▶ [Aim]: Reproduce the entries exactly.

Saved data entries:
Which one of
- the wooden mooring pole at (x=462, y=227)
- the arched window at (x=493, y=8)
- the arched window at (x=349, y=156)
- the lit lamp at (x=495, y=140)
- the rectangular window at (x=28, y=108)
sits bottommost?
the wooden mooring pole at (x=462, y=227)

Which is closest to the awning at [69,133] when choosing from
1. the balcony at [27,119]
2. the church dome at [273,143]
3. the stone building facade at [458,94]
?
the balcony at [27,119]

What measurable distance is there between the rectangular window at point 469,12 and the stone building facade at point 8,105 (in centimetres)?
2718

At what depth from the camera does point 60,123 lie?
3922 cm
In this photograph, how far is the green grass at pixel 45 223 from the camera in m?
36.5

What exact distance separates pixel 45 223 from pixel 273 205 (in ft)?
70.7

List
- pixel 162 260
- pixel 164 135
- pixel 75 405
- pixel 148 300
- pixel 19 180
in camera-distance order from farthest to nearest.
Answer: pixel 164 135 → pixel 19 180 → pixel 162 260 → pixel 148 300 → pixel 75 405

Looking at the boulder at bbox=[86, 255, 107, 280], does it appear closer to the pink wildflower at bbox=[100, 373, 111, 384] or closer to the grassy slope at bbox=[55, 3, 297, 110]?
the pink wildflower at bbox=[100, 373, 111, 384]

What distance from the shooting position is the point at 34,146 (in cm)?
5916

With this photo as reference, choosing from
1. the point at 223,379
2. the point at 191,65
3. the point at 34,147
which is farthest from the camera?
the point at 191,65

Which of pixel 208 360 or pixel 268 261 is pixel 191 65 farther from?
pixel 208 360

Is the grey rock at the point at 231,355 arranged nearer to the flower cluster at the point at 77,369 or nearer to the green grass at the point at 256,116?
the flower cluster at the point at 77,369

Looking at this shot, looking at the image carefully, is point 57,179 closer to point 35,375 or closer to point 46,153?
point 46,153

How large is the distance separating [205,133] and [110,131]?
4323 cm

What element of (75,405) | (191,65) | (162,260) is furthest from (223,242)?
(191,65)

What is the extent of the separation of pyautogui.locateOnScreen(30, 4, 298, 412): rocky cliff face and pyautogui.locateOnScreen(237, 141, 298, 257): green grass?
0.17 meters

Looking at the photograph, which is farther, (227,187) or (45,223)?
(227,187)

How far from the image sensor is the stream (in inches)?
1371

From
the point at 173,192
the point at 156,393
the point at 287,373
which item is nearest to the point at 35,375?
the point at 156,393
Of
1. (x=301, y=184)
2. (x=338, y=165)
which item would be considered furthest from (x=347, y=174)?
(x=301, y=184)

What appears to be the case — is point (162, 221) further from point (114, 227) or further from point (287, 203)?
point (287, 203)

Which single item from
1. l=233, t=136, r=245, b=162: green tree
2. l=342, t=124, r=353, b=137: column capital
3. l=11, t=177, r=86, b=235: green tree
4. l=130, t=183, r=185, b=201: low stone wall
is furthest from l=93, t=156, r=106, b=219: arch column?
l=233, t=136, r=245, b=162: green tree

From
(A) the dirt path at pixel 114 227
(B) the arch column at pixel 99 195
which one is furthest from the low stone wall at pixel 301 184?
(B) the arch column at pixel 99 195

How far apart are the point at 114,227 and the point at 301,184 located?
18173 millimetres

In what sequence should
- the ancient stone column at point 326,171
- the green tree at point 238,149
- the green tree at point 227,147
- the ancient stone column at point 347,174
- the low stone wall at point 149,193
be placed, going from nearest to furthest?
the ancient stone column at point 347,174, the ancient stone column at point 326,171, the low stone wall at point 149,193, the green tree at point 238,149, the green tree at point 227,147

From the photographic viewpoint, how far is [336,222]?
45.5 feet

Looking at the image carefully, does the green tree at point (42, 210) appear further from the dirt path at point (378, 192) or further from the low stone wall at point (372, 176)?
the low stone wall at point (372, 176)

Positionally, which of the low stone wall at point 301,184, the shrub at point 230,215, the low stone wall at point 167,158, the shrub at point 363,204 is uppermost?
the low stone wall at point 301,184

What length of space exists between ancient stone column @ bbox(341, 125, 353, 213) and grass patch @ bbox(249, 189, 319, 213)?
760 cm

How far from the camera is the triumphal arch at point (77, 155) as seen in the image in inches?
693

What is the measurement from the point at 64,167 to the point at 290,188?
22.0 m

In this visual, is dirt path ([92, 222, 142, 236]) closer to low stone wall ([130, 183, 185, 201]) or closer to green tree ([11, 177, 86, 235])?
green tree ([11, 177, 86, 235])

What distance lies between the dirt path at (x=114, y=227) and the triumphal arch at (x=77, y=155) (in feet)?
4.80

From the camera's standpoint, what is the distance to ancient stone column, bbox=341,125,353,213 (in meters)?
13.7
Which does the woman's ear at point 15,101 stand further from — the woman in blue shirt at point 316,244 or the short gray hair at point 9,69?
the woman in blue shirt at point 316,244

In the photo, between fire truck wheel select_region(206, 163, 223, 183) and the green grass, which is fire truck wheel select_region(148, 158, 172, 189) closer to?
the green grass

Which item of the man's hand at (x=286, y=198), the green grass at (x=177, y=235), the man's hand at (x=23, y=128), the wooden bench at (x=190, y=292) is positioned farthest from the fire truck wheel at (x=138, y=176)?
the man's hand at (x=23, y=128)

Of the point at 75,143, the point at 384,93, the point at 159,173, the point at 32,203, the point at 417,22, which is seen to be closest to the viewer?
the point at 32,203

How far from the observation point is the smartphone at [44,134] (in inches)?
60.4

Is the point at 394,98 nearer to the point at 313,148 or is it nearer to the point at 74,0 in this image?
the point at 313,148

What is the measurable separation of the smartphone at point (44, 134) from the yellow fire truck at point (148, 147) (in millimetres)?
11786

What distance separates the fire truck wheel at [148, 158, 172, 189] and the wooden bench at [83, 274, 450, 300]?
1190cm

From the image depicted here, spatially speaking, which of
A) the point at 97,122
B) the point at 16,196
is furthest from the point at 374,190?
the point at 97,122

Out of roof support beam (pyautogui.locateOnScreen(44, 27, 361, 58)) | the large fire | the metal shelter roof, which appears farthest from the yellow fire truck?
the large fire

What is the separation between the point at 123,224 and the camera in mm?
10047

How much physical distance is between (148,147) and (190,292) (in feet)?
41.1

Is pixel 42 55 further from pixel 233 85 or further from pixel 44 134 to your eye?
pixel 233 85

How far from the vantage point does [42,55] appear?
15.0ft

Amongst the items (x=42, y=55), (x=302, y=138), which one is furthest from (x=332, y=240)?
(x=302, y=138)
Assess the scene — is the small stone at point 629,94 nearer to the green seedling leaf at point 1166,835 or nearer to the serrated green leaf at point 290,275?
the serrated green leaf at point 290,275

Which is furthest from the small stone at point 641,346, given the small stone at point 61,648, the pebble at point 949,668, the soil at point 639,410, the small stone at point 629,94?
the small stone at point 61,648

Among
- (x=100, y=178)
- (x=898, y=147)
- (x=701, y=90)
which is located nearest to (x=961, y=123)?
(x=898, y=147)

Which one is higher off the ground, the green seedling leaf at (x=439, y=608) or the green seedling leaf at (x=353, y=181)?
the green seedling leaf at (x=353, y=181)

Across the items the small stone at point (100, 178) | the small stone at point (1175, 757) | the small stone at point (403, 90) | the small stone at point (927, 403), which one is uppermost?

▶ [Solution to this problem]:
Which one of
- the wooden mooring pole at (x=462, y=227)
- the arched window at (x=493, y=8)
- the arched window at (x=349, y=156)
- the lit lamp at (x=495, y=140)
- the rectangular window at (x=28, y=108)
sits bottommost?
the wooden mooring pole at (x=462, y=227)

Which is closest to the awning at [69,133] when choosing from
1. the balcony at [27,119]
2. the church dome at [273,143]
3. the stone building facade at [458,94]
?
the balcony at [27,119]

What measurable distance is there between the rectangular window at point 469,12 and the stone building facade at point 8,105 (in centimetres)?
2718

At what depth from the camera does point 60,123 lie?
3922 cm
In this photograph, how far is the green grass at pixel 45 223 from the camera in m?
36.5

What exact distance separates pixel 45 223 from pixel 273 205 (in ft)?
70.7

List
- pixel 162 260
- pixel 164 135
- pixel 75 405
- pixel 148 300
- pixel 19 180
in camera-distance order from farthest to nearest.
Answer: pixel 164 135 → pixel 19 180 → pixel 162 260 → pixel 148 300 → pixel 75 405

Looking at the boulder at bbox=[86, 255, 107, 280], does it appear closer to the pink wildflower at bbox=[100, 373, 111, 384] or closer to the grassy slope at bbox=[55, 3, 297, 110]?
the pink wildflower at bbox=[100, 373, 111, 384]

What distance from the shooting position is the point at 34,146 (in cm)?
5916

With this photo as reference, choosing from
1. the point at 223,379
2. the point at 191,65
3. the point at 34,147
which is farthest from the camera?
the point at 191,65

Which of pixel 208 360 or pixel 268 261 is pixel 191 65 farther from?
pixel 208 360

Is the grey rock at the point at 231,355 arranged nearer to the flower cluster at the point at 77,369 or nearer to the green grass at the point at 256,116?
the flower cluster at the point at 77,369

Looking at this shot, looking at the image carefully, is point 57,179 closer to point 35,375 or closer to point 46,153?
point 46,153

How large is the distance separating [205,133] and [110,131]?
4323 cm

What element of (75,405) | (191,65) | (162,260) is furthest from (223,242)?
(191,65)

What is the extent of the separation of pyautogui.locateOnScreen(30, 4, 298, 412): rocky cliff face and pyautogui.locateOnScreen(237, 141, 298, 257): green grass?
0.17 meters

Looking at the photograph, which is farther, (227,187) or (45,223)?
(227,187)

How far from the image sensor is the stream (in inches)?
1371

From
the point at 173,192
the point at 156,393
the point at 287,373
which item is nearest to the point at 35,375?
the point at 156,393
Of
1. (x=301, y=184)
2. (x=338, y=165)
which item would be considered furthest from (x=347, y=174)?
(x=301, y=184)

What appears to be the case — is point (162, 221) further from point (114, 227) or further from point (287, 203)?
point (287, 203)

Which single item from
1. l=233, t=136, r=245, b=162: green tree
2. l=342, t=124, r=353, b=137: column capital
3. l=11, t=177, r=86, b=235: green tree
4. l=130, t=183, r=185, b=201: low stone wall
is furthest from l=93, t=156, r=106, b=219: arch column?
l=233, t=136, r=245, b=162: green tree

From
(A) the dirt path at pixel 114 227
(B) the arch column at pixel 99 195
which one is furthest from the low stone wall at pixel 301 184?
(B) the arch column at pixel 99 195

How far apart are the point at 114,227 and the point at 301,184 located?
18173 millimetres

In what sequence should
- the ancient stone column at point 326,171
- the green tree at point 238,149
- the green tree at point 227,147
- the ancient stone column at point 347,174
- the low stone wall at point 149,193
be placed, going from nearest to furthest?
the ancient stone column at point 347,174, the ancient stone column at point 326,171, the low stone wall at point 149,193, the green tree at point 238,149, the green tree at point 227,147

From the photographic viewpoint, how far is [336,222]?
45.5 feet

Looking at the image carefully, does the green tree at point (42, 210) appear further from the dirt path at point (378, 192) or further from the low stone wall at point (372, 176)?
the low stone wall at point (372, 176)

Positionally, which of the low stone wall at point 301,184, the shrub at point 230,215, the low stone wall at point 167,158, the shrub at point 363,204 is uppermost?
the low stone wall at point 301,184

What length of space exists between ancient stone column @ bbox(341, 125, 353, 213) and grass patch @ bbox(249, 189, 319, 213)?
760 cm

How far from the camera is the triumphal arch at point (77, 155) as seen in the image in inches?
693

What is the measurement from the point at 64,167 to the point at 290,188?
22.0 m

In this visual, is dirt path ([92, 222, 142, 236]) closer to low stone wall ([130, 183, 185, 201]) or closer to green tree ([11, 177, 86, 235])?
green tree ([11, 177, 86, 235])

What distance lies between the dirt path at (x=114, y=227) and the triumphal arch at (x=77, y=155) (in feet)?
4.80

From the camera's standpoint, what is the distance to ancient stone column, bbox=341,125,353,213 (in meters)?
13.7
Which does the woman's ear at point 15,101 stand further from — the woman in blue shirt at point 316,244 or the short gray hair at point 9,69?
the woman in blue shirt at point 316,244

In the photo, between fire truck wheel select_region(206, 163, 223, 183) and the green grass, which is fire truck wheel select_region(148, 158, 172, 189) closer to?
the green grass

Which item of the man's hand at (x=286, y=198), the green grass at (x=177, y=235), the man's hand at (x=23, y=128), the wooden bench at (x=190, y=292) is positioned farthest from the fire truck wheel at (x=138, y=176)?
the man's hand at (x=23, y=128)

Of the point at 75,143, the point at 384,93, the point at 159,173, the point at 32,203, the point at 417,22, which is seen to be closest to the viewer?
the point at 32,203

How far from the observation point is the smartphone at [44,134] (in inches)?
60.4

Is the point at 394,98 nearer to the point at 313,148 or is it nearer to the point at 74,0 in this image?
the point at 313,148

What is the measurable separation of the smartphone at point (44, 134) from the yellow fire truck at point (148, 147) (in millimetres)?
11786

What distance separates the fire truck wheel at [148, 158, 172, 189] and the wooden bench at [83, 274, 450, 300]?
1190cm

From the image depicted here, spatially speaking, which of
A) the point at 97,122
B) the point at 16,196
is furthest from the point at 374,190?
the point at 97,122

Out of roof support beam (pyautogui.locateOnScreen(44, 27, 361, 58)) | the large fire | the metal shelter roof, which appears farthest from the yellow fire truck?
the large fire

What is the separation between the point at 123,224 and the camera in mm?
10047

How much physical distance is between (148,147) and (190,292) (in feet)?
41.1

Is pixel 42 55 further from pixel 233 85 or further from pixel 44 134 to your eye?
pixel 233 85

How far from the vantage point does [42,55] appear?
15.0ft

Amongst the items (x=42, y=55), (x=302, y=138), which one is furthest from (x=332, y=240)?
(x=302, y=138)
Assess the scene — is the small stone at point 629,94 nearer to the green seedling leaf at point 1166,835 or nearer to the serrated green leaf at point 290,275?
the serrated green leaf at point 290,275

Which is furthest from the small stone at point 641,346, given the small stone at point 61,648, the pebble at point 949,668, the soil at point 639,410, the small stone at point 629,94?
the small stone at point 61,648

Among
- (x=100, y=178)
- (x=898, y=147)
- (x=701, y=90)
which is located nearest to (x=961, y=123)?
(x=898, y=147)

Which one is higher off the ground, the green seedling leaf at (x=439, y=608) or the green seedling leaf at (x=353, y=181)?
the green seedling leaf at (x=353, y=181)

Across the items the small stone at point (100, 178) | the small stone at point (1175, 757) | the small stone at point (403, 90) | the small stone at point (927, 403), which one is uppermost?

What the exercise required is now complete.